Time resolved imaging of μCB dynamics was achieved using a gated ICCD camera (Stanford Computer Optics, 4Picos). Time resolved image illumination was provided by the fluorescence emission of a dye cell that was delivered at the desired time delay following the arrival of the pulsed laser microbeam to the cell culture. The dye cell was pumped by a Q-switched frequency-doubled Nd:YAG laser (Quantel Brilliant B). The dye cell emission was captured by an optical fibre and directed to the microscope condenser. A delay pulse generator (BNC 575, Berkeley Nucleonics Corp.) controlled the timing between the laser, camera gate, and dye cell emission. An oscilloscope (TDS 2024, Textronix) was used to monitor the corresponding electronic signals.

Cell culture

Primary adherent human umbilical vein endothelial cells, HUVECs at passage 4 (P4) were cultured to confluence in EBM-2, supplemented with EGM-2 BulletKit (Lonza). The cells were cultured in 35mm, glass bottom culture dishes (#1.5, WPI) coated in fibronectin (Sigma).

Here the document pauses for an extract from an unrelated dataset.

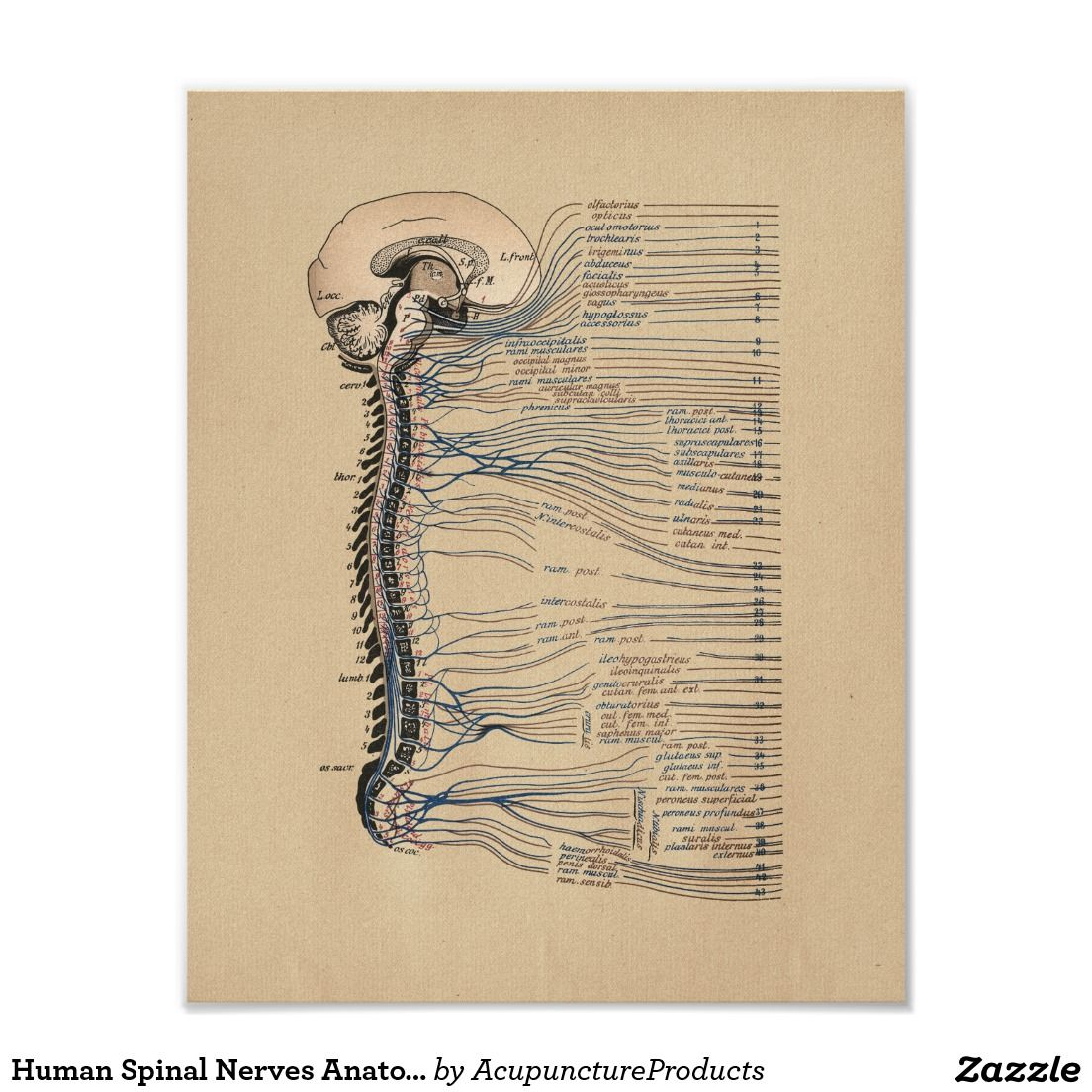 Human spinal nerves anatomy vintage print nerve anatomy spinal human spinal nerves anatomy vintage print pooptronica Images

Intracellular calcium probe loading and monitoring

HUVECs were loaded with Fluo-3/AM (Molecular Probes) a fluorescent reporter whose emission increases upon binding cytosolic Ca2+. The cells were incubated in Hank's Balanced Salt Solution with ions (HBSS+) and 6 μM Fluo-3/AM for 45-60 min at room temperature, after which the cells were allowed to incubate for 15-30 min in EGM-2.

Immediately prior to experimentation, cells were rinsed with HEPES buffered Hank's Balanced Salt Solution without calcium supplemented with Mg2+ and 2 mg/mL D-glucose (HHBSS-) and 3 mM EGTA (Sigma) to chelate any remaining traces of extracellular calcium[45]. Cellular exposure to μCBs and imaging was performed at room temperature.

Ca2+ signalling agonist and inhibition

We administered ATP (50 μM, Sigma) to HUVEC cultures following μTsunami-induced Ca2+ signalling to confirm cellular responsivity to chemical stimulation of ER Ca2+ release. For the IP3 inhibition experiments, we administered 10, 30, or 100 μM 2-Aminoethoxydiphenyl borate, (2-APB, Sigma) in 5% DMSO.

Cellular substrate patterning

Fibronectin was patterned in a pinwheel configuration on glass using a soft lithography protocol developed for ECM patterning[46,47].

Multi well plate preparation

Glass-bottom 96 well plates (#1.5, Invitro-Scientific) were coated with fibronectin and HUVECs plated in each well. Molecules added to wells were: 10 and 100 μM 2-APB, 10 μM PP2 (Sigma), 50 nM Verapamil (Sigma), 10μM cytochalasin D, 20 μM nocodazole, 20 μM blebbistatin, and 5% DMSO. 5% DMSO represents the highest concentration used as a solvent across all molecules tested.

Cell lysate preparation

HUVECs were grown to confluency in a T25 tissue culture flask, trypsinized and resuspended in standard HBSS- at a concentration of 1.5 × 107 cells/mL. Cell lysate was prepared by subjecting the cell solution to repeated freeze-thaw cycles at −80°C followed by sonication on ice for 30 s.